I saw a question recently where a user was attempting to rebalance the data in files in a filegroup with DBCC SHRINKFILE(). That felt like a bad idea, but I thought I'd conduct a little experiment and see if the technique would work. This is a short writeup of what happened.
Scenario
The scenario was one that many people might find themselves in. A database has multiple files in a filegroup, but the files are different sizes, with different autogrowths. Over time, one file might be much larger than others. Eventually a DBA looks to clean this up and try to ensure more event growth and distribution of data.
While you can move data among filegroups, we can't control how data moves in files. SQL Server uses a proportional fill algorithm to allocate pages. This should result in files that are more empty receiving more pages than files that are more full.
DBCC SHRINKFILE with the EMPTYFILE parameter will move all data out of a file into other files in the filegroup. Once this is complete, the empty file is essentially marked as read-only, preventing new data from being added. If the DBCC operation is cancelled, all work is retained, and this article is an experiment to see if the flag is set.
Let's Build a Database
I started by creating a small database and then adding some data to it. Here's the initial code. Remember that your paths might be different than mine.
CREATE DATABASE [EmptyFileTest] CONTAINMENT = NONE ON PRIMARY ( NAME = N'EmptyFileTest', FILENAME = N'E:\SQLServer\MSSQL13.SQL2016\MSSQL\Data\EmptyFileTest.mdf' , SIZE = 8192KB , FILEGROWTH = 4096KB ) LOG ON ( NAME = N'EmptyFileTest_log', FILENAME = N'E:\SQLServer\MSSQL13.SQL2016\MSSQL\Data\EmptyFileTest_log.ldf' , SIZE = 8192KB , FILEGROWTH = 65536KB ) GO USE EmptyFileTest GO CREATE TABLE BucketForStuff ( MyID INT IDENTITY(1,1) NOT NULL , MyChar1 VARCHAR(8000) , CONSTRAINT BucketForStuffPK PRIMARY KEY (MyID) )
I wanted to get some sizes of files, and decided to use this short query. This looks at the FILEPROPERTY to get the number of pages and then divides by 128 to get the MB value.

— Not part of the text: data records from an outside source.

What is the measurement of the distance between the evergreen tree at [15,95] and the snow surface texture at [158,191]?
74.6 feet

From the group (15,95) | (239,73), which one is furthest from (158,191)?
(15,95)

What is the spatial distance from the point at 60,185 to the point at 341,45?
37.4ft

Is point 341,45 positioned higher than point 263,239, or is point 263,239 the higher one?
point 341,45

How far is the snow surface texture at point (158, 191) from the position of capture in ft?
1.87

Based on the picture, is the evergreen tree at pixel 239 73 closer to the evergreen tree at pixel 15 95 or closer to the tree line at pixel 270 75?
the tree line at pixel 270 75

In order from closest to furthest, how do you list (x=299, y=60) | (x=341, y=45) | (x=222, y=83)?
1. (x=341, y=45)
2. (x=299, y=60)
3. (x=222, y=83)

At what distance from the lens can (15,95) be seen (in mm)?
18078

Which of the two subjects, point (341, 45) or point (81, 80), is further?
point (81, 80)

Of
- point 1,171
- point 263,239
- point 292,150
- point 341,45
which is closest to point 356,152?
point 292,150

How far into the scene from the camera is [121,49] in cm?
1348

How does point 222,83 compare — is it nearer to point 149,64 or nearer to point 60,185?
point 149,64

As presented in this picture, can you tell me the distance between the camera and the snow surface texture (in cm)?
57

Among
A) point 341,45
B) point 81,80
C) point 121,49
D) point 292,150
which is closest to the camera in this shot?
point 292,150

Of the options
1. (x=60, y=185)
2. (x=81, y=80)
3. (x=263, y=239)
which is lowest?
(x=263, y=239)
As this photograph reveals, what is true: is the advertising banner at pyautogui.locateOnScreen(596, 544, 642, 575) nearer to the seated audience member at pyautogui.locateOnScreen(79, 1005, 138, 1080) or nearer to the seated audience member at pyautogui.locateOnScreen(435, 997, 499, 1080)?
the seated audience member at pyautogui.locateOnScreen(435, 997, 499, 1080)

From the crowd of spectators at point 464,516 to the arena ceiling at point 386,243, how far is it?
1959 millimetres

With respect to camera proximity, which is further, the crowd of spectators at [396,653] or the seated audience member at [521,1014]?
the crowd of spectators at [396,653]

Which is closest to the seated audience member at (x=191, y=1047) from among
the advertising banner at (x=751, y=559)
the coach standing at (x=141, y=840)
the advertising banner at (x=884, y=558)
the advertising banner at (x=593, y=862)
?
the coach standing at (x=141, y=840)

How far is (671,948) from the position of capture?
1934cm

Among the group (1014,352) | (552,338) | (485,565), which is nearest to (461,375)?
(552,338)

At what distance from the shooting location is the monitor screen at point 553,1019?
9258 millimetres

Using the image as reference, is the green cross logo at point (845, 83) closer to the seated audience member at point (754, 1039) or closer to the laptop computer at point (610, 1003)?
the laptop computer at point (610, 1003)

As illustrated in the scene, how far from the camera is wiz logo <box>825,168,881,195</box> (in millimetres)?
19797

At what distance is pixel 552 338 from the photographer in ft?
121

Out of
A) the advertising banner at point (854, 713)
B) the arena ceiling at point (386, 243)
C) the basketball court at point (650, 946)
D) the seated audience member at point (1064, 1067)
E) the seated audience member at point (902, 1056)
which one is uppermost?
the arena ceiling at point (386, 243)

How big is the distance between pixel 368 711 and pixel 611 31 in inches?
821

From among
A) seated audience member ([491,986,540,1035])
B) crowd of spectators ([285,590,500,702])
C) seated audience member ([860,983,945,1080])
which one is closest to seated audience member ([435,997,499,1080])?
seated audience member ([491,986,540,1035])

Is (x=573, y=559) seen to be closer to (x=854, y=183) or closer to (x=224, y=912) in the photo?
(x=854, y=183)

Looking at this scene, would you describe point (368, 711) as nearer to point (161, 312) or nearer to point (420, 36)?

SELECT [Segment Name] = RTRIM(name) , AllocatedMB = CAST(size / 128.0 AS DECIMAL(10, 2)) , UsedMB = CAST(FILEPROPERTY(name, 'SpaceUsed') / 128.0 AS DECIMAL(10, 2)) , AvailableMB = CAST(size / 128.0 - (FILEPROPERTY(name, 'SpaceUsed') / 128.0) AS DECIMAL(10, 2)) , PercentUsed = CAST((CAST(FILEPROPERTY(name, 'SpaceUsed') / 128.0 AS DECIMAL(10, 2)) / CAST(size / 128.0 AS DECIMAL(10, 2)) ) * 100 AS DECIMAL(10, 2)) FROM sysfiles ORDER BY groupid DESC
My inital set of data shows this for my database.
Segment Name | AllocatedMB | UsedMB | AvailableMB | PercentUsed |
EmptyFileTest | 8.00 | 2.65 | 5.44 | 32.00 |
Let's now add some data. I used a simple tally table to create 500 rows in my table and fill out a portion of the file. I'll show the code and then the new sizes. There was an autogrowth here, a single 4MB growth.
WITH myTally(n) AS (SELECT n = ROW_NUMBER() OVER (ORDER BY (SELECT null)) FROM (VALUES (1), (2), (3), (4), (5), (6), (7), (8), (9), (10)) a(n) CROSS JOIN (VALUES (1), (2), (3), (4), (5), (6), (7), (8), (9), (10)) b(n) CROSS JOIN (VALUES (1), (2), (3), (4), (5)) c(n) ) INSERT dbo.BucketForStuff (MyChar1) SELECT REPLICATE(CHAR((n % 26)+ + 64), 8000) FROM myTally
Segment Name | AllocatedMB | UsedMB | AvailableMB | PercentUsed |
EmptyFileTest | 12.00 | 6.63 | 5.38 | 55.25 |
The next step is to add add a new file. Let's add a new, slightly smaller file so that we can get different sizes. I'll add a 4MB file with a 2MB autogrowth.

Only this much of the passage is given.